Cold Case Hammarskjöld, 2019.
Directed by Mads Brügger.
Starring Mads Brügger and Göran Björkdahl.
SYNOPSIS:
Danish director Mads Brügger and Swedish private investigator Göran Björkdahl are trying to solve the mysterious death of Dag Hammarskjöld. As their investigation closes in, they discover a crime far worse than killing the Secretary-General of the United Nations.
Documentary filmmakers en masse have increasingly toyed with the documentary form in recent years, whether self-reflexively riffing on the feat of doc-making itself, self-consciously blurring the line between fact and fiction, or hinging on a narrative twisty enough to shame a John le Carré novel.
Mads Brügger’s new doc Cold Case Hammarskjöld attempts all three in varying degrees, then, as it examines the shady circumstances behind the death of UN General Secretary Dag Hammarskjöld, whose plane crashed in Zambia (then Northern Rhodesia) in 1961.
Brügger teams up with Göran Björkdahl, a Swedish aid worker, to try and get to the bottom of Hammarskjöld’s fate, interviewing the surprisingly abundant number of people willing to discuss their link to that fateful night, as it becomes increasingly likely that Hammarskjöld’s plane was intentionally downed.
But at this point we’re only talking about the movie’s first act, because Brügger’s doc becomes something much more than a mere murder-mystery. With more fascinatingly macabre turns than a slickly-crafted multiplex thriller, examining Hammarskjöld’s death is simply the primer for uncovering a country-spanning political conspiracy which, if true, is utterly horrifying. The ensuing slew of convincing revelations prove staggering enough that even Brügger himself confesses mid-film to have lost interest in the instigating maybe-murder case.
Another “trope” of recent documentary filmmaking is the tendency for directors to directly involve themselves, even becoming “characters” in their own work. While recent films such as Yance Ford’s Strong Island have done this to intensely stirring effect, Brügger’s approach is decidedly more playful, and also far more likely to divide. In one of the film’s opening scenes, our director is heard discussing the title of his film, and he peppers the doc with sequences of himself attempting to organise the story alongside a secretary who may or may not be an actor.
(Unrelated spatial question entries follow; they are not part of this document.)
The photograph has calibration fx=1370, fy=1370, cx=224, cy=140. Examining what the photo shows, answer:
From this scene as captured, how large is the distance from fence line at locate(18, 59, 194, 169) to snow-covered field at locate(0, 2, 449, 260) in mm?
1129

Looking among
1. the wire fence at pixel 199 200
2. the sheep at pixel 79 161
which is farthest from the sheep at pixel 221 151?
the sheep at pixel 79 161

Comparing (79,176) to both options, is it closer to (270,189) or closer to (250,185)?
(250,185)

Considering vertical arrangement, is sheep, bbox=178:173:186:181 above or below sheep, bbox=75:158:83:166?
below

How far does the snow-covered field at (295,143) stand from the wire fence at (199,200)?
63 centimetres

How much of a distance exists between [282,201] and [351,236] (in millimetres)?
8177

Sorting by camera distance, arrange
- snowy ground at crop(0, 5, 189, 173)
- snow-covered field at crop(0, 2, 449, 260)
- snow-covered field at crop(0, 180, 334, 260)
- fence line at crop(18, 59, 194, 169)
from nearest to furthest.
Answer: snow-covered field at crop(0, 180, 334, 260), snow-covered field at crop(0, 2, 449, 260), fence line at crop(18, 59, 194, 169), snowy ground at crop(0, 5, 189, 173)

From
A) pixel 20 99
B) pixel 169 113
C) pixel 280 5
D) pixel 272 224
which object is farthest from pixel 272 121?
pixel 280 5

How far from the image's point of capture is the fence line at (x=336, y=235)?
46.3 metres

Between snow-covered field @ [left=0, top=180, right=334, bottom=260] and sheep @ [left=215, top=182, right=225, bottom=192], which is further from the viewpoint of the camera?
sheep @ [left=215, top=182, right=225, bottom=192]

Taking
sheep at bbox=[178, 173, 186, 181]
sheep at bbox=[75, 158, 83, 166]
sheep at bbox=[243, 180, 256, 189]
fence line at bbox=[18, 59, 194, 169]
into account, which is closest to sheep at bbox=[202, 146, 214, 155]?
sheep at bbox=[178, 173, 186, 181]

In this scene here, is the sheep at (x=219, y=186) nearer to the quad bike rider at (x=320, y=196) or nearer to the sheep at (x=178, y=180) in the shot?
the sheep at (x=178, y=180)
This approach won’t vibe with some at all, and understandably so; it does invite a whiff of self-interest beyond the morbid curiosity for the story, and feels like padding in a film that runs over two hours in length.
Despite Brügger’s clear desire not to serve up another staid true crime doc, the format is generally quite procedural, throwing up chapter inter-titles which over-explain what we’re about to see, which in conjunction with a fairly stodgy talking heads presentation and infrequent voiceover narration, doesn’t make for the most visually riveting viewing. Some brief animated cutaways do break up the visual monotony somewhat, though.
But thankfully, the film is mostly interesting enough on its own merits, and the amount of co-operation Brügger achieves almost 60 years after-the-fact is undeniably impressive. While it won’t surprise anyone to learn that the film ends on an elliptical note, the sheer depth of Brügger’s coverage across unrelated subjects makes a compelling – if certainly not cast-iron – case for his central argument.
Though fundamentally unbalanced and a little too navel-gazing at times, Cold Case Hammarskjöld presents a chillingly plausible slice of possibly-true crime speculation.